Sous couvert d’une nostalgie britannique feutrée, Rice déroule une intrigue atone, où les tensions psychologiques attendues se dissolvent dans des dialogues insipides et des scènes interminables. Le mariage de Dolly, censé être le théâtre d’émotions contenues et de regrets amoureux, devient un spectacle distant et anesthésié. Impossible de ressentir la moindre empathie : les personnages, à l’image de leur environnement, sont froids et désincarnés.
Felicity Jones, habituellement plus vibrante, semble ici bridée par un rôle mal écrit, enchaînant regards vides et gestes mécaniques. Quant à Luke Treadaway, il campe un amoureux frustré avec une mollesse qui frôle l’indifférence. Au lieu de créer une tension dramatique palpable, le film s’égare dans une succession de silences lourds... mais sans poids émotionnel.

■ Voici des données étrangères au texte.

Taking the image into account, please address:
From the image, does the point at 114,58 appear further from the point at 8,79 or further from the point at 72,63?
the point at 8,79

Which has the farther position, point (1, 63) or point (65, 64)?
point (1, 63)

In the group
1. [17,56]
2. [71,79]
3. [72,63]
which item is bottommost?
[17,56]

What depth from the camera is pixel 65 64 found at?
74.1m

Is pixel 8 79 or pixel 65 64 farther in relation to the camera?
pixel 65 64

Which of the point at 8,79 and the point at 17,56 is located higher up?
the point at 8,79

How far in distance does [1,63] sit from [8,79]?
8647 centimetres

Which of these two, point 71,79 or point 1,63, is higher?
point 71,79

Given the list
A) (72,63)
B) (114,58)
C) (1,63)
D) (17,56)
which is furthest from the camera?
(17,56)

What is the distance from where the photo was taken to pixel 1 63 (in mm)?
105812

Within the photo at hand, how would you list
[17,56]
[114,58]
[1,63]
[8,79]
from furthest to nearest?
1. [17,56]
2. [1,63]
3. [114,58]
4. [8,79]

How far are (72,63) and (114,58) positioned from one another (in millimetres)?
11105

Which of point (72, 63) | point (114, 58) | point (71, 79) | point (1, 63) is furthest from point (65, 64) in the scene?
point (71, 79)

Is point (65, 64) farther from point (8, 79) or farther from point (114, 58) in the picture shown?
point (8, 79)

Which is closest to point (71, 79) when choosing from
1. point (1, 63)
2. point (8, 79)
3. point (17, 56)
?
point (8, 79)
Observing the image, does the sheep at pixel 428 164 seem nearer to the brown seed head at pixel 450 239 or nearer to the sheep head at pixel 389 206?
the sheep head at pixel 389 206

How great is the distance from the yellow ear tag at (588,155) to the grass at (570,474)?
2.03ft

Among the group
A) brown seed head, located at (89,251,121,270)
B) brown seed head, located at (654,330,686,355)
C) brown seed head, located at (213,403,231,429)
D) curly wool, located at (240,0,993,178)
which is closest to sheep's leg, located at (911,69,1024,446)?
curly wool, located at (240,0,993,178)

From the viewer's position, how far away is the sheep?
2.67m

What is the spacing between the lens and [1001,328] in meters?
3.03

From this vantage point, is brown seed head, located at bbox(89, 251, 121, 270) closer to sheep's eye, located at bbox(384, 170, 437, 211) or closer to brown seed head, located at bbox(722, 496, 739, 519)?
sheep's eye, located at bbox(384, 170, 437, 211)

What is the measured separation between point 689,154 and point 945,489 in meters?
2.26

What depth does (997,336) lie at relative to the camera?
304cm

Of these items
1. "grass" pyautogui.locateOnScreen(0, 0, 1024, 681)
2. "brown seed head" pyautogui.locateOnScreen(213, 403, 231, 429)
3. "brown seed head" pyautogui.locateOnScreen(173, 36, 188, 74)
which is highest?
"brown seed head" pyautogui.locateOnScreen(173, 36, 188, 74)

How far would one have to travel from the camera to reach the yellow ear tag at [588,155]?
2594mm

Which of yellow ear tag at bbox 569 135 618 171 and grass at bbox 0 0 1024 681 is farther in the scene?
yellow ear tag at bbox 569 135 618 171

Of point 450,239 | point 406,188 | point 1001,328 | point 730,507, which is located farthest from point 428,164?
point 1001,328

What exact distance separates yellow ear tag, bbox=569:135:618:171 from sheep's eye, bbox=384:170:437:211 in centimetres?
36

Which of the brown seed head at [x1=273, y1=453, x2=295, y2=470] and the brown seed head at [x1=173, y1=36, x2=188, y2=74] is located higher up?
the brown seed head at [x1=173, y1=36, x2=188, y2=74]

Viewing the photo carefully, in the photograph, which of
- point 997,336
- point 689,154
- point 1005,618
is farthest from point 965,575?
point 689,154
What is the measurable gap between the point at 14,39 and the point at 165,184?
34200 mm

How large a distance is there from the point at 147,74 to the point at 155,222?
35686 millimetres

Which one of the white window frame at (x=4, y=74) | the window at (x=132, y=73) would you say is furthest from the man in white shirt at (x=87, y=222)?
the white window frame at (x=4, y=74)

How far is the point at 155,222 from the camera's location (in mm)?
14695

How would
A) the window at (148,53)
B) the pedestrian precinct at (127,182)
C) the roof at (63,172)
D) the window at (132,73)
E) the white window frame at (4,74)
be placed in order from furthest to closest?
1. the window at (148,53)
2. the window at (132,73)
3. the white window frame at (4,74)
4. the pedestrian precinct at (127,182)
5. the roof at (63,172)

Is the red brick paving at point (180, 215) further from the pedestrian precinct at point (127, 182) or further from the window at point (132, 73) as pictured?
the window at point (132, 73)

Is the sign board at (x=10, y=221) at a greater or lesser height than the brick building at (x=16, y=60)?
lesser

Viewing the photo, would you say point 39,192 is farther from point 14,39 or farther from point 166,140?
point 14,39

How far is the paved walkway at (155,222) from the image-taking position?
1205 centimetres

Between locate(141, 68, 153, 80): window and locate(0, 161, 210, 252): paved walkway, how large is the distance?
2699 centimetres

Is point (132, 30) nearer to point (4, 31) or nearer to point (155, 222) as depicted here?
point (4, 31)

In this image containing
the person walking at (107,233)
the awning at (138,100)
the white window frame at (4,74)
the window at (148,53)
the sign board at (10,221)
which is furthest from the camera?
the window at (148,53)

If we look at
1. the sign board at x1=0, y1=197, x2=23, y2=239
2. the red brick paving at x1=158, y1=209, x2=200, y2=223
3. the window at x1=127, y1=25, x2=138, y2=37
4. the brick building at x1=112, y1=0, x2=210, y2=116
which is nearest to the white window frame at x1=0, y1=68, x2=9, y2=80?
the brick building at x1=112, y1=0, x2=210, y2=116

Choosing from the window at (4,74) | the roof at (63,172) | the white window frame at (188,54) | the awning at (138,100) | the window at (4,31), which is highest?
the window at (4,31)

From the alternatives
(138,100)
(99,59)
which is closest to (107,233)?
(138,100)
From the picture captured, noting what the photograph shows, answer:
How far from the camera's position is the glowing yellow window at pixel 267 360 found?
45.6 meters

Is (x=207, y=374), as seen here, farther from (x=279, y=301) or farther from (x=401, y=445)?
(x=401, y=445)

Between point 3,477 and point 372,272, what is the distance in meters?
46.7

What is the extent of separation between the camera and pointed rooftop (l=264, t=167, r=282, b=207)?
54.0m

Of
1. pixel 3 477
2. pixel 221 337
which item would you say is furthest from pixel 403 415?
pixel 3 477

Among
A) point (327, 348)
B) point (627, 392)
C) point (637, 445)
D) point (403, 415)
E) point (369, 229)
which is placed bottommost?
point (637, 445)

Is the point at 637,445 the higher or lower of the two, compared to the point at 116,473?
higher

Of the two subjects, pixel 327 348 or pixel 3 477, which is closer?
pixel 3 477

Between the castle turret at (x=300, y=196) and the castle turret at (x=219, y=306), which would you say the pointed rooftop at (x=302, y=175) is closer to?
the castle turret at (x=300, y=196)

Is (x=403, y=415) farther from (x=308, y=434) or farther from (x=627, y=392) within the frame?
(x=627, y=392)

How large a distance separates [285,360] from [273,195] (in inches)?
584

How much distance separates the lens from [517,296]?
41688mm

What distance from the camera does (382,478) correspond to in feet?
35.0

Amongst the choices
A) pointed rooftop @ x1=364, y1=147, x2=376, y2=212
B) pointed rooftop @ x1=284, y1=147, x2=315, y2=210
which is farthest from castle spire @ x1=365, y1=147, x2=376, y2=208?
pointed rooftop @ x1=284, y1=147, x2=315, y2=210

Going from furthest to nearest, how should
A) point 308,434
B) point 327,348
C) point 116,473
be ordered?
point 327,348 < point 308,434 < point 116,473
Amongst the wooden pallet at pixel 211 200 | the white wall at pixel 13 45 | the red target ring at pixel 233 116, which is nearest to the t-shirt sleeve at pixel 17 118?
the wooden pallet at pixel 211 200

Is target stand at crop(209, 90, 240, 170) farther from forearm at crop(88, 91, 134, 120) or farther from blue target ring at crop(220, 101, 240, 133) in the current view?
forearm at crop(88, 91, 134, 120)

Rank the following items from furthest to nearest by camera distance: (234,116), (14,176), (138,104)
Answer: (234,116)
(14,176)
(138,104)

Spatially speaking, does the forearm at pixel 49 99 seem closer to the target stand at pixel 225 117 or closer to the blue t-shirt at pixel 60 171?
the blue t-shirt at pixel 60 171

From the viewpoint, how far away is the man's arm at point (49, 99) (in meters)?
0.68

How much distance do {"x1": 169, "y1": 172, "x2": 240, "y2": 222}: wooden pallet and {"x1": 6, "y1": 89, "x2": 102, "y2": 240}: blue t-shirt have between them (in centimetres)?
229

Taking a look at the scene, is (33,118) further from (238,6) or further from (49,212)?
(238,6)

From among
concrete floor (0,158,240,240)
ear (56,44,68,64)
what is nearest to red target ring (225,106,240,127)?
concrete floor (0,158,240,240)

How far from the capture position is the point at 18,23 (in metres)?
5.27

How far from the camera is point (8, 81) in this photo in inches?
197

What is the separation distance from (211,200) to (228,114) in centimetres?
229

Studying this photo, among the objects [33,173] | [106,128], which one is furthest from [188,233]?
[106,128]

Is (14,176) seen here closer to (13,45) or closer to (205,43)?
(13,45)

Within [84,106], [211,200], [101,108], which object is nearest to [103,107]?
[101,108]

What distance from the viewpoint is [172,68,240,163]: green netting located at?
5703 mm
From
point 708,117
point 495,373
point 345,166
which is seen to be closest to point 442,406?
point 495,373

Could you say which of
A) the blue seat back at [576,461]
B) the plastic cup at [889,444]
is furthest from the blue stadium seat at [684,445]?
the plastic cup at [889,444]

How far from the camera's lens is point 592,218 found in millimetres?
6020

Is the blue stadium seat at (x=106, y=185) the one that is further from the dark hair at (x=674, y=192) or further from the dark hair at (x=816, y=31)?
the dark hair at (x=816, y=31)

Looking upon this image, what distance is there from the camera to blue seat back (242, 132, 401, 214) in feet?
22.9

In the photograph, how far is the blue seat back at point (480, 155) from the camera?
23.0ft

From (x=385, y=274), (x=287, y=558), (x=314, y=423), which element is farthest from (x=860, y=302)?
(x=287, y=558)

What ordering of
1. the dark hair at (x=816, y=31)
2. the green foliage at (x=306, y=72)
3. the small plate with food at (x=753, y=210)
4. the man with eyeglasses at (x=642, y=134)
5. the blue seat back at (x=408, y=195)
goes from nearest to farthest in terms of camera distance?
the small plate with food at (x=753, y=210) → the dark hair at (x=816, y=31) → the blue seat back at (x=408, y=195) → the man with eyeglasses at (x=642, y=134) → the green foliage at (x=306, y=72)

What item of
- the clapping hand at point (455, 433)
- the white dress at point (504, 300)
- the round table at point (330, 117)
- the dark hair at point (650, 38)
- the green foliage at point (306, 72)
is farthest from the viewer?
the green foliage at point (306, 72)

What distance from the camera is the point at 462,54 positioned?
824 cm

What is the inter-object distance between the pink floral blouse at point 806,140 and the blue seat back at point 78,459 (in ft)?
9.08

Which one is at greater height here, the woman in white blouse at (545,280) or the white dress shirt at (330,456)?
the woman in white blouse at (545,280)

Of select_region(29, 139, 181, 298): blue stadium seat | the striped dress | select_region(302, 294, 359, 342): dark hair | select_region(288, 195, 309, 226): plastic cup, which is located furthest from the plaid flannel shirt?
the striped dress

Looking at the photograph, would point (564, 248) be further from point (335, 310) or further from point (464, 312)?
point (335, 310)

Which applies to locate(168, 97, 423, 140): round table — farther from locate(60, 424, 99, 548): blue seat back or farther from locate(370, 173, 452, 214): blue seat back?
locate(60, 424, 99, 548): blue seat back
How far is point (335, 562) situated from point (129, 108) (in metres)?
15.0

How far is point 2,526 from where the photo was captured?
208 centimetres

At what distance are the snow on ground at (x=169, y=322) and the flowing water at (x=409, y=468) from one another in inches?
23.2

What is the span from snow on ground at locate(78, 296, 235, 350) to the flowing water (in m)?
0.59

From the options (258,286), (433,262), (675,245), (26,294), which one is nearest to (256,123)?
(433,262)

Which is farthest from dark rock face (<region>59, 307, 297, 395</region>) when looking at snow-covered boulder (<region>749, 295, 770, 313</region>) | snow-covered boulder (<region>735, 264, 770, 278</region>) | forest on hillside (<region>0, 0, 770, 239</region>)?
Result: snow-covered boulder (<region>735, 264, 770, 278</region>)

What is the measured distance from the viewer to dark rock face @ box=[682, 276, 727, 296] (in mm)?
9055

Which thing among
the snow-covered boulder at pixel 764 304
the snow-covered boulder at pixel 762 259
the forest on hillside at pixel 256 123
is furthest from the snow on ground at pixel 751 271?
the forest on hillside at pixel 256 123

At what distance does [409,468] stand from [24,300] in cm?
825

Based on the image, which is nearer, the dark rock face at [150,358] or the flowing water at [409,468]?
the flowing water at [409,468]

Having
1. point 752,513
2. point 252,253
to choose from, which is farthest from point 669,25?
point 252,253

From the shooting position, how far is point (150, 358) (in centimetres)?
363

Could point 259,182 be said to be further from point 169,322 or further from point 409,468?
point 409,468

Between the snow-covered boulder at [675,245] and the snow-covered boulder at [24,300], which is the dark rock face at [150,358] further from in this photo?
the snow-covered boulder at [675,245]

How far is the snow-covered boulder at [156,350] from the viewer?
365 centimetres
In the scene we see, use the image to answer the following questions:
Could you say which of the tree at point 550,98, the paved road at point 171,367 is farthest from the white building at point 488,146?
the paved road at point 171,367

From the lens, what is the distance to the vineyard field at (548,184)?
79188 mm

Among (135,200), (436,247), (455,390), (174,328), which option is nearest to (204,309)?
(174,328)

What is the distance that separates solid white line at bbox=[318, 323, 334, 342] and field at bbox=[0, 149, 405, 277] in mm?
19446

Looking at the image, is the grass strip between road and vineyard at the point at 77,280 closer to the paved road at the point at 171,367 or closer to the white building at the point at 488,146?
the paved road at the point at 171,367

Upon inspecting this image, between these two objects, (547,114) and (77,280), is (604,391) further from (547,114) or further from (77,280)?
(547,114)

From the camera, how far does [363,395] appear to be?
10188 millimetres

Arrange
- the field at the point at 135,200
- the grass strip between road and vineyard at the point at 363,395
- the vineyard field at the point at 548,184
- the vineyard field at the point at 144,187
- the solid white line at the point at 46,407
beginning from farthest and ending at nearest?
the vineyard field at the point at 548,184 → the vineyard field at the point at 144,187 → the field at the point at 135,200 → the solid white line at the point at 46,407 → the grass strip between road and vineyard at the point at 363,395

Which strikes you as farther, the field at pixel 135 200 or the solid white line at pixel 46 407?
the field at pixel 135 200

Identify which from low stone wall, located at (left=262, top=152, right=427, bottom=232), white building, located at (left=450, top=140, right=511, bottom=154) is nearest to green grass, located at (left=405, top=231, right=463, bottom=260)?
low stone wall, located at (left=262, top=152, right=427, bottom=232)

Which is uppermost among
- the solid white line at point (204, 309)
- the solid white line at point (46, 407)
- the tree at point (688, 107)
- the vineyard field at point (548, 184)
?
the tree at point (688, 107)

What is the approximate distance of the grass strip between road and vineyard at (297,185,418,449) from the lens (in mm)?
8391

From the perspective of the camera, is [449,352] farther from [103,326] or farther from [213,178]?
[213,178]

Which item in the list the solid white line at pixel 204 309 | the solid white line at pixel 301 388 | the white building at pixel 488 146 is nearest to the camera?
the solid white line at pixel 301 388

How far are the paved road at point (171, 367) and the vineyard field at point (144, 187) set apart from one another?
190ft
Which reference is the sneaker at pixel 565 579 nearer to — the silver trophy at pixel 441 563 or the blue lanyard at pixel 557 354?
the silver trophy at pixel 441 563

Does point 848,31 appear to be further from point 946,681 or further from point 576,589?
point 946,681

L’élégance visuelle, certes présente — costumes, décors, photographie —, ne sauve jamais l’ensemble de son naufrage narratif. Pire, elle donne l’impression d’une œuvre qui se regarde faire, satisfaite de son vernis sans jamais se soucier d’offrir une véritable expérience cinématographique.
Au final, Cheerful Weather for the Wedding est une belle vitrine vide : prétentieuse, morne, et frustrante. Un film qui donne envie de fuir le mariage, mais aussi la salle de projection.
Note : 4,5/10, pour le soin esthétique uniquement.